*Problem description*
Only the lines from the one containing "Which item is" through the end of the entries should be repeated, exactly as they appear, first and last included.

Data entries
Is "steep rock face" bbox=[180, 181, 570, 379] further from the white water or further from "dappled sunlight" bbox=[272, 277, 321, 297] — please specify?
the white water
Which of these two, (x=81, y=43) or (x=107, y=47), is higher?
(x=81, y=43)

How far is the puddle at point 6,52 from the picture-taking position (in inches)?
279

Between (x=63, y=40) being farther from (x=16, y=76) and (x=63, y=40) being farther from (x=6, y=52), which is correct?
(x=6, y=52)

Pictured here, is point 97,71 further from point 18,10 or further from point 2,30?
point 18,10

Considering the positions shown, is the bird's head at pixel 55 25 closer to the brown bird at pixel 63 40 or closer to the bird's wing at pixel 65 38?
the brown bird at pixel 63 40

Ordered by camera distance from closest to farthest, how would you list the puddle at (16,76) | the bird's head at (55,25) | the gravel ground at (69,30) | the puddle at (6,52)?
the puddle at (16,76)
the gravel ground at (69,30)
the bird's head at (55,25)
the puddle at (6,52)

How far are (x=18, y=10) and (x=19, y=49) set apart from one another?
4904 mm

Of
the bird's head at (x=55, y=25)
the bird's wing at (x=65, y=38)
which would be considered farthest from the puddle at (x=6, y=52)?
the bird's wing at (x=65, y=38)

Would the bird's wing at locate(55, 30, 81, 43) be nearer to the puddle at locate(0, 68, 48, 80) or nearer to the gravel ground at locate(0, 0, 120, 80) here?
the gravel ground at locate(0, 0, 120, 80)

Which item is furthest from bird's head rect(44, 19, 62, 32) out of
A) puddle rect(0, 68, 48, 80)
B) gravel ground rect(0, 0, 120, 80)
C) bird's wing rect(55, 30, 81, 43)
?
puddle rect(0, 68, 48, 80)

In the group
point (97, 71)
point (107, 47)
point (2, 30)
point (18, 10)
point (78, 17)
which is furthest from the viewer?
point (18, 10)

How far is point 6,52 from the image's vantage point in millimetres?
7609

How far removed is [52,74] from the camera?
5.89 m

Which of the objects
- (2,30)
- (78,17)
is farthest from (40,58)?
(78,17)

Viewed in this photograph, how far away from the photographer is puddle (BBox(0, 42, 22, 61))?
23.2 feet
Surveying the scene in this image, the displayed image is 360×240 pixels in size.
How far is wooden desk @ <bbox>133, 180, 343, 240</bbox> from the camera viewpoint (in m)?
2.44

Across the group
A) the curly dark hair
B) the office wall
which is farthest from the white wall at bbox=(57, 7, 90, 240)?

*The result*
Which item is furthest from bird's head rect(44, 19, 62, 32) out of
A) puddle rect(0, 68, 48, 80)
B) gravel ground rect(0, 0, 120, 80)
C) bird's wing rect(55, 30, 81, 43)
?
puddle rect(0, 68, 48, 80)

In the group
point (97, 71)
point (107, 47)
point (2, 30)
point (18, 10)
point (78, 17)
which is furthest from the viewer?
point (18, 10)

How far is point 6,52 from the image's vantage point in millimetres?
7609

How far removed is [52,74] from the camera?
5.89 m

Which of the objects
- (2,30)
- (78,17)
is farthest from (40,58)?
(78,17)

Viewed in this photograph, how far away from the photographer is puddle (BBox(0, 42, 22, 61))?
23.2 feet
Surveying the scene in this image, the displayed image is 360×240 pixels in size.
How far is wooden desk @ <bbox>133, 180, 343, 240</bbox> from the camera viewpoint (in m)?
2.44

Across the group
A) the curly dark hair
B) the office wall
which is farthest from the white wall at bbox=(57, 7, 90, 240)?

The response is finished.